来年1月の台湾総統選挙は、現職で民進党の蔡英文氏、国民党の韓国瑜氏、無所属の柯文哲氏と郭台銘氏の4人が立候補する構図となりそうです。メルマガ『黄文雄の「日本人に教えたい本当の歴史、中国・韓国の真実」』の著者で台湾出身の評論家・黄文雄さんは、候補者4人の中でも、評価が分かれる柯文哲台北市長について紹介。結果次第では米中、日韓、香港と混乱の続く東アジアに、更なる波紋が生じかねない選挙の行方を注視しています。

※ 本記事は有料メルマガ『黄文雄の「日本人に教えたい本当の歴史、中国・韓国の真実」』2019年8月6日号の一部抜粋です。ご興味をお持ちの方はぜひこの機会にバックナンバー含め初月無料のお試し購読をどうぞ。

プロフィール:黄文雄(こう・ぶんゆう) 1938年、台湾生まれ。1964年来日。早稲田大学商学部卒業、明治大学大学院修士課程修了。『中国の没落』(台湾・前衛出版社)が大反響を呼び、評論家活動へ。著書に17万部のベストセラーとなった『日本人はなぜ中国人、韓国人とこれほどまで違うのか』(徳間書店)など多数。

【台湾】対立する世界と台湾総統選挙

台北市長が政党結成 総統選の布石か

総統選挙まであと半年あまりとなり、各陣営の動きがだんだんと鮮明になってきました。柯文哲台北市長は、これまで出馬についての明言を避けてきましたが、ついに動き始めたようです。新党結成です。以下、報道を引用します。

「台北市の柯文哲(か・ぶんてつ)市長は1日、市政府(市役所)で記者会見し、自らの政党を結成する考えを明らかにした。柯氏は来年1月の総統選に出馬するかどうかは9月上旬に判断すると改めて表明した上で、同時実施の立法委員選(国会議員選に相当)に候補者を擁立すると述べた。

 

政党名は『台湾民衆党』で、すでに内政部(内務省)に届け出た。6日に結党大会を開く。名称は日本統治時代に自治運動を担った政治団体に由来するという。柯氏は、結党の目的は「民主、自由、多様性、開放、法治、人権、弱者保護などの普遍的な価値を台湾で実践する」ためだと述べる一方で、与党・民主進歩党は『価値のない政党だ』と批判した。

 

柯氏が今、政党を結成しても、総統選では無所属扱いになるため、出馬には有権者の署名約28万人分が必要だ。ただ、所属政党がない場合、総統に当選しても立法院(国会)の運営が困難になるのは確実なため、今回の政党結成は自らの総統就任をにらみ、立法院での足場固めを図る狙いがあるとみられる」(産経ニュース 2019.8.1)

上記のように、新党を結成したところで、総統選では無所属扱いになるとのこと。また、出馬の意思はまだはっきりと表明していません。しかし、どう見ても出馬の意思があるからこその新党結成です。鴻海の郭台銘氏も無所属で出馬するとの下馬評もあることから、総統選挙の大勢はだいたい固まってきました。

——

やること »
(A) 台湾総統選挙についての本文を、2文でまとめてください。
(B) 台湾総統選挙についての本文を、最後の文の後から引き継いで書き進めてください。
記録は本文とは関係のない、別の資料です。

渡された資料 »

——

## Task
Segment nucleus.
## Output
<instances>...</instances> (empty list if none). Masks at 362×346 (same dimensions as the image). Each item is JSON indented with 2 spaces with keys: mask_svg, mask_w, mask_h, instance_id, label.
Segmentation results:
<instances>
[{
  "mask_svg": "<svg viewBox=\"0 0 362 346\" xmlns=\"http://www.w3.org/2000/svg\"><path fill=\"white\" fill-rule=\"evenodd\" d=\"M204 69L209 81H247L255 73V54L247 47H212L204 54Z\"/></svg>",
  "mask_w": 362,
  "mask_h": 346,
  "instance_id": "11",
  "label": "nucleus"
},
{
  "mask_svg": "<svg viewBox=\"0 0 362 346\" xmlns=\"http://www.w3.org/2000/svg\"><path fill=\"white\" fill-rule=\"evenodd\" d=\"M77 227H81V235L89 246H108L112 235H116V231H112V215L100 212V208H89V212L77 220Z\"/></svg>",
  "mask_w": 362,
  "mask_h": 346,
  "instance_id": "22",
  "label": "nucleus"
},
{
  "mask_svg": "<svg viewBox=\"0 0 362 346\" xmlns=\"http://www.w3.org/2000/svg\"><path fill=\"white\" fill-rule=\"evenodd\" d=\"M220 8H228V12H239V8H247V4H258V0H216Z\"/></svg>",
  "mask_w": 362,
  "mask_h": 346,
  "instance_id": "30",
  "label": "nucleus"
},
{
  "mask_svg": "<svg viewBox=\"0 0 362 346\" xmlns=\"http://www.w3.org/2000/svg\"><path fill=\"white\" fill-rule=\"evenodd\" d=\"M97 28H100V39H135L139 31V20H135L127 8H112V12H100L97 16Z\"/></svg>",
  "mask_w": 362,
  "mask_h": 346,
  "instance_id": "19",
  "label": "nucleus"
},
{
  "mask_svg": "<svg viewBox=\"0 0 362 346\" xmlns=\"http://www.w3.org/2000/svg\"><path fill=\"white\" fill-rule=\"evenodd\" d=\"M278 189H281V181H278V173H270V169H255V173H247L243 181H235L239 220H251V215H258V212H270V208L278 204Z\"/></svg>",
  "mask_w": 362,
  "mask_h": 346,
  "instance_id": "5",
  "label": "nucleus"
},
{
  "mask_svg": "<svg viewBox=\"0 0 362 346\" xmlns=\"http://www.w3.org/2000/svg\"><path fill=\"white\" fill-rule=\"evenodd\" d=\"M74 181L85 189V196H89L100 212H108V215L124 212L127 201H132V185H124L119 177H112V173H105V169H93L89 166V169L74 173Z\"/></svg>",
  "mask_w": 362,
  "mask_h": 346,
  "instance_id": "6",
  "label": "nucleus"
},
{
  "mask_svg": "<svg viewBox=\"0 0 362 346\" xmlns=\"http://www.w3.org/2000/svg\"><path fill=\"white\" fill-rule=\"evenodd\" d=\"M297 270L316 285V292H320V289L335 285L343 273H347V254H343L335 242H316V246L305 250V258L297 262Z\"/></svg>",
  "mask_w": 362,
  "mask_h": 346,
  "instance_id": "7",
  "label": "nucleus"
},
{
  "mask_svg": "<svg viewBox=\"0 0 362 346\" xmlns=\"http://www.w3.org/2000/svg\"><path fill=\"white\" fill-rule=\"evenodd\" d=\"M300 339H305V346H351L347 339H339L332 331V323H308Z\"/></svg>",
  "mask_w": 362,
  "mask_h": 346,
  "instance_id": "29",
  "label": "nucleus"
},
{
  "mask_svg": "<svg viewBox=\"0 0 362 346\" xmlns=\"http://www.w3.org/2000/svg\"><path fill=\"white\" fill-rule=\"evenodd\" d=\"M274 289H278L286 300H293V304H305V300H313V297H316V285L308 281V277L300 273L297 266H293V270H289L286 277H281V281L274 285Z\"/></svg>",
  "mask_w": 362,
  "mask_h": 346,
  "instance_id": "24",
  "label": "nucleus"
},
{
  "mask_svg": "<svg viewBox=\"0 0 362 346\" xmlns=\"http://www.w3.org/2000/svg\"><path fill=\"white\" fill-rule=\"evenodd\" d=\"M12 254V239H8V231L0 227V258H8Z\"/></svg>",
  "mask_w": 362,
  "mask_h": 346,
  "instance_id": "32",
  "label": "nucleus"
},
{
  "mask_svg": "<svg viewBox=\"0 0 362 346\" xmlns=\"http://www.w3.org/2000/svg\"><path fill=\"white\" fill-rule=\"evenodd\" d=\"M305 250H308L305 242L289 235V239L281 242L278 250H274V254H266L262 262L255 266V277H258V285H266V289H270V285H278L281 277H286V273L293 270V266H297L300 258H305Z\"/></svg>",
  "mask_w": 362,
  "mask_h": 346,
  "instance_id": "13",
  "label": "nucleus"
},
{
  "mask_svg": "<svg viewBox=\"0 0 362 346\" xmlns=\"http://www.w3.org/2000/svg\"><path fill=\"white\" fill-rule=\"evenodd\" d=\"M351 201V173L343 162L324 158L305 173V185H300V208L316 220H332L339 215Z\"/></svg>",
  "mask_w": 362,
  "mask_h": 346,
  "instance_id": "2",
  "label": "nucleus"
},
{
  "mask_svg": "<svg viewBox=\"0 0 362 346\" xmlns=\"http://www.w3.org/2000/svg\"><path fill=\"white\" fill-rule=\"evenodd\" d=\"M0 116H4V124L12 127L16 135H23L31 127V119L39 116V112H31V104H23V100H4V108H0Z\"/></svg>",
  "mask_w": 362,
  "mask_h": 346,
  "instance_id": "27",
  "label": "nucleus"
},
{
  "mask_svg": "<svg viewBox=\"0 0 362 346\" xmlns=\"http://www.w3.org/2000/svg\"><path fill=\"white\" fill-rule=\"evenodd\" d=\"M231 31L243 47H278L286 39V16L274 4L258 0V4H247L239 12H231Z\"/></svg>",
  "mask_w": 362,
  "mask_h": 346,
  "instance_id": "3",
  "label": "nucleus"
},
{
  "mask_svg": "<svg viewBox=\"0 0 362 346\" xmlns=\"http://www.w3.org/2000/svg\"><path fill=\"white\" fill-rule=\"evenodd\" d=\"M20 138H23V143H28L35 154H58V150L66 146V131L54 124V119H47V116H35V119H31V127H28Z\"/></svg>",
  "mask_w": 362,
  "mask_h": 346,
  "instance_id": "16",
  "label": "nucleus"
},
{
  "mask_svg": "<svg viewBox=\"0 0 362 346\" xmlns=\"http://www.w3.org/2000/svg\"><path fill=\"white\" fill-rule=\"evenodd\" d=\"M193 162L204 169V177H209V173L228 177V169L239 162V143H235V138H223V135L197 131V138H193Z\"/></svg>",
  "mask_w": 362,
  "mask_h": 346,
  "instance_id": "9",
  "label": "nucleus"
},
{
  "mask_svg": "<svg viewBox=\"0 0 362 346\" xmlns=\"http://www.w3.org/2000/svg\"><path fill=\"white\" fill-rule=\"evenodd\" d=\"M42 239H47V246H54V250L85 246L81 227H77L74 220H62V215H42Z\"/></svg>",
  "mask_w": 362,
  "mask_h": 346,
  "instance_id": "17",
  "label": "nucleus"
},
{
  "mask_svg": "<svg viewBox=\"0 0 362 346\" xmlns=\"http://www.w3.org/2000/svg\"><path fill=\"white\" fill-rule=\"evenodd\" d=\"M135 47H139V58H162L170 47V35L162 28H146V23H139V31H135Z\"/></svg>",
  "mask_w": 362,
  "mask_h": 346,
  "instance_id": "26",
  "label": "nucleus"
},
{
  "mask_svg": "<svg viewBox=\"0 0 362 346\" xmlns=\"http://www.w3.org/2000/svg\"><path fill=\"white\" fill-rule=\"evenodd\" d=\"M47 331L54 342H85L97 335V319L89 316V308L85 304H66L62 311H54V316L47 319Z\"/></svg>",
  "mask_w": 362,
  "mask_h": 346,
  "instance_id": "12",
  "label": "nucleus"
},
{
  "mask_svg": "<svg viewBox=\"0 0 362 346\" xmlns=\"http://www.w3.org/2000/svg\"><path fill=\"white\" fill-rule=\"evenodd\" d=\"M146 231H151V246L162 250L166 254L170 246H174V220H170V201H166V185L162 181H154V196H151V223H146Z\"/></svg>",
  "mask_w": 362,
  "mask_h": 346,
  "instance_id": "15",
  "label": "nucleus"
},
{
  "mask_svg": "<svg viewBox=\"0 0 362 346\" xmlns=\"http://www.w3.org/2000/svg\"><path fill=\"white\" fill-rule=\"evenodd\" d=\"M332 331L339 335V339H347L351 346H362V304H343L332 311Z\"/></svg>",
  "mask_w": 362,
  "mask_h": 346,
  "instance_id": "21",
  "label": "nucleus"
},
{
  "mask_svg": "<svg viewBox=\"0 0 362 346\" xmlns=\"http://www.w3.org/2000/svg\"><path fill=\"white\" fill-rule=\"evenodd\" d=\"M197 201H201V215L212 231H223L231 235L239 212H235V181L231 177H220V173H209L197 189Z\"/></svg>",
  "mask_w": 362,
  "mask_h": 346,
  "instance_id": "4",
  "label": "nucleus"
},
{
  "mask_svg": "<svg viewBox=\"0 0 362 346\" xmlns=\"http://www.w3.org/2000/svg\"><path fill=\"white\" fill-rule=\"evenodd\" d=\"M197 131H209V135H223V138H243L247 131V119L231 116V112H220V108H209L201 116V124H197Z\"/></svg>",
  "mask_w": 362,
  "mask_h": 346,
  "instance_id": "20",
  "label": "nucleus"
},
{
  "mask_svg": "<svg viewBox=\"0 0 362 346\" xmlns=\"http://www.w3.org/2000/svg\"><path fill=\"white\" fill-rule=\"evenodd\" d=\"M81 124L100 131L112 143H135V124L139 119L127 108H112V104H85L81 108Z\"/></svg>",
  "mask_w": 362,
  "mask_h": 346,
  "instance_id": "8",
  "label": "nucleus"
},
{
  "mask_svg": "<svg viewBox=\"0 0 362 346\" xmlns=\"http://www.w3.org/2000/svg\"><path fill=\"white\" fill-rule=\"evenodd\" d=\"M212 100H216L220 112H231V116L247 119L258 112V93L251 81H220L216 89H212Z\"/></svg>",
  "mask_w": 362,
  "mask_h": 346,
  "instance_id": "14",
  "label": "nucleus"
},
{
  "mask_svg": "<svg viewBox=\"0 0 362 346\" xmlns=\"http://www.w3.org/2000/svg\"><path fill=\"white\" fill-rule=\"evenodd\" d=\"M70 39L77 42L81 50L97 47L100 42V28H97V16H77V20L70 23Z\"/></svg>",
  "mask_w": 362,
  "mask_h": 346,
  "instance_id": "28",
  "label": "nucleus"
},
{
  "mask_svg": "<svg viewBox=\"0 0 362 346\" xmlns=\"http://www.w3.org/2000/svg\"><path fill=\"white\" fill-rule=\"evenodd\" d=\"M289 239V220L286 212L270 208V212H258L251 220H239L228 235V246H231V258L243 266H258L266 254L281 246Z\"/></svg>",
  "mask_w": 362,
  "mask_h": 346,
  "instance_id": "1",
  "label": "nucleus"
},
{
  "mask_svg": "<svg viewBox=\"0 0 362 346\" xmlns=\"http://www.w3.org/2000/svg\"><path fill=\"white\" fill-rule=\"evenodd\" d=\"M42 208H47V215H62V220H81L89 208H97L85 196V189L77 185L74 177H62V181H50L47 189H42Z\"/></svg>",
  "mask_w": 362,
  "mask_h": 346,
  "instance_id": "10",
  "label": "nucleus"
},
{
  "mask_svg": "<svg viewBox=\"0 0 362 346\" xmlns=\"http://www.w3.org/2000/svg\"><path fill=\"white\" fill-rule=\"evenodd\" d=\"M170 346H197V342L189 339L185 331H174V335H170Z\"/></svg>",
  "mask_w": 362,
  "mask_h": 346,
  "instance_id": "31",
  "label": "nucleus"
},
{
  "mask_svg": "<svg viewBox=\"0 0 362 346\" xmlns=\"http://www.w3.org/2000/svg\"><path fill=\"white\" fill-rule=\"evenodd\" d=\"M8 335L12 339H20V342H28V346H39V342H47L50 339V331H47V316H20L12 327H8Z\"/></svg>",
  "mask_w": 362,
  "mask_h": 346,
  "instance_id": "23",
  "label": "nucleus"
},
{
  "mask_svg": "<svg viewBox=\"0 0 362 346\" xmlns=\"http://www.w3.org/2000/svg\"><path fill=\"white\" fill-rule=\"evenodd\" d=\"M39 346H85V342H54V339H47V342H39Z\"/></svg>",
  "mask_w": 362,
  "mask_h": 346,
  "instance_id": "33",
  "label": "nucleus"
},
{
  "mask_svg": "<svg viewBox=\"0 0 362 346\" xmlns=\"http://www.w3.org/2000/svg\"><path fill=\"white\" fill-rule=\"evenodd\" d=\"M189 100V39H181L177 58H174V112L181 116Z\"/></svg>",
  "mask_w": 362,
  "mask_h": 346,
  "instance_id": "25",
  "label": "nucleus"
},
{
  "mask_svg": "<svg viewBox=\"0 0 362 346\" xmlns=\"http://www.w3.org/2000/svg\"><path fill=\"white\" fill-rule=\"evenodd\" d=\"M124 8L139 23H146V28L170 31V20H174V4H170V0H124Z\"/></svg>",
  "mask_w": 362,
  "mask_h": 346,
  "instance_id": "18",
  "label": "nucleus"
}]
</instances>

——

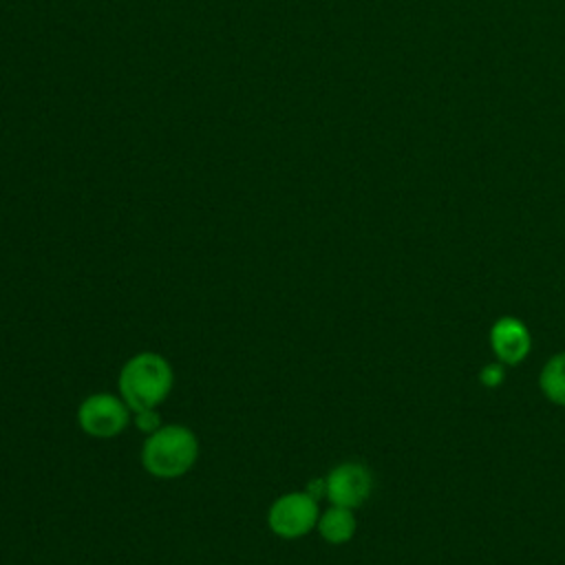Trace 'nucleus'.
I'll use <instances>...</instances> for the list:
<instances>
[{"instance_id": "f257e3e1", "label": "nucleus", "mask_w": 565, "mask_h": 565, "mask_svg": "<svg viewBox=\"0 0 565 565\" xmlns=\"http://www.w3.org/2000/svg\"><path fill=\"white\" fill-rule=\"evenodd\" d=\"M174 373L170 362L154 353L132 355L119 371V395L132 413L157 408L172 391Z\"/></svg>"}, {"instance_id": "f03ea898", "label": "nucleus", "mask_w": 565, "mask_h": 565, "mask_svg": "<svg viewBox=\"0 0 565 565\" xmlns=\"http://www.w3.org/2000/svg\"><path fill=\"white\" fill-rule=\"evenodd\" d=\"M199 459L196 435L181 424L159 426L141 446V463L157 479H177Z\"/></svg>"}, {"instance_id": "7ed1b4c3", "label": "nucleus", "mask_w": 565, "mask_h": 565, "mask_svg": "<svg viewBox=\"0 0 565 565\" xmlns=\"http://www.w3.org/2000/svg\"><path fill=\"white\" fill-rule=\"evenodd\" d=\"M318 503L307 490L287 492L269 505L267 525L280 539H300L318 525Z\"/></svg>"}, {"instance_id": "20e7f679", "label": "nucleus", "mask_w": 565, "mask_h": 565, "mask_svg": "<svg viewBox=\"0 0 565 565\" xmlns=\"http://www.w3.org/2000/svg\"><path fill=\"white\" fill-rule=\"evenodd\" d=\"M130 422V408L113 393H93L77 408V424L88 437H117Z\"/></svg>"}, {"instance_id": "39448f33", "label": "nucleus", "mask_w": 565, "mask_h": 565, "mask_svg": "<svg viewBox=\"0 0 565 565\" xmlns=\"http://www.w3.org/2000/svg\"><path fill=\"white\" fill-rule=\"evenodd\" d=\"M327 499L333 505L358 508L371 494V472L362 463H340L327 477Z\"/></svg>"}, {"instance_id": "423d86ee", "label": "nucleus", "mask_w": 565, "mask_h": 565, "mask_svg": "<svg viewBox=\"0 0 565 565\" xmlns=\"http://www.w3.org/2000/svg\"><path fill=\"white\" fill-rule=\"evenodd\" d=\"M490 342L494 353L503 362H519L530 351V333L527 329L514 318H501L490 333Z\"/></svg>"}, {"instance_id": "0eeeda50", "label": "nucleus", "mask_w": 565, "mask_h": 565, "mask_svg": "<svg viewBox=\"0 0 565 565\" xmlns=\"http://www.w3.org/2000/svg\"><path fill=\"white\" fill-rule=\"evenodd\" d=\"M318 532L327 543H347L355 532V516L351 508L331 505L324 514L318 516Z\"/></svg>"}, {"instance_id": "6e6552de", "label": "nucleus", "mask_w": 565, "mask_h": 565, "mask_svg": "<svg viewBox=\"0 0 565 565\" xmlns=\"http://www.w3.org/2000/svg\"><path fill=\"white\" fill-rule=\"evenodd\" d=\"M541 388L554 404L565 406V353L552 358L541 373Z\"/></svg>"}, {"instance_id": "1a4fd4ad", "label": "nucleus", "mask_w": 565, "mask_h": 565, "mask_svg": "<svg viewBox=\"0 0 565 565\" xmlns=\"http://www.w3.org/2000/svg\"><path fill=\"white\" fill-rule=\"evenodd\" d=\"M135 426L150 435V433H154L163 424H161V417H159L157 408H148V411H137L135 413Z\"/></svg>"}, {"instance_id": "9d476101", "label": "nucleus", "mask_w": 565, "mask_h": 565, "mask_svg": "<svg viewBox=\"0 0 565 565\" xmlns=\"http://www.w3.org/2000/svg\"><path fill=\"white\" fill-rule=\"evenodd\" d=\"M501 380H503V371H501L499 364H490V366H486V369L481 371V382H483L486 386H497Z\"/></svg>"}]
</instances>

——

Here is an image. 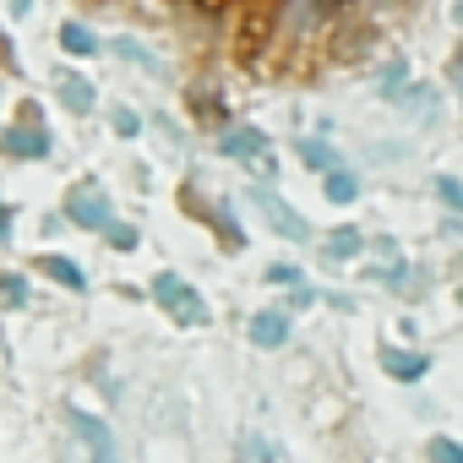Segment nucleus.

——

答え »
(A) 来年1月の台湾総統選挙は蔡英文氏、韓国瑜氏、柯文哲氏、郭台銘氏の4人が立候補する構図となりそうで、これまで出馬の明言を避けてきた柯文哲台北市長は、自らの政党「台湾民衆党」を結成する考えを明らかにしました。柯氏は出馬するかどうかを9月上旬に判断するとしており、新党を作っても総統選では無所属扱いになりますが、この結党は総統就任をにらんで立法院での足場固めを図る狙いがあるとみられています。

(B)
民進党候補の蔡英文、国民党候補の韓国瑜、無所属の柯文哲、無所属の郭台銘の四人による戦いとなるようです。報道によれば、郭氏は韓氏の支持を表明していません。なぜなら自身が出馬するからでしょう。

台湾総統選、郭氏が出馬を模索か 構図確定に曲折も(共同通信)

四人の中でも評価が分かれているのは柯文哲でしょう。2016年夏に柯文哲が来日した際、東京で講演をしました。それを聞いていたある顔見知りの衆議院議員に「君たちはなぜこのような自己中心的な人物を支援したいのか」と聞かれたことを覚えています。

確かに、そのときの話の内容は自画自賛に終始し、日本について触れることはありませんでした。その後、ワシントンDCの友人から連絡があり、柯文哲には失望したという話を聞きました。やはり、自己中心的で彼には裏切られた気分だというのです。一方で彼は若い世代に人気があり、評価は分かれるところです。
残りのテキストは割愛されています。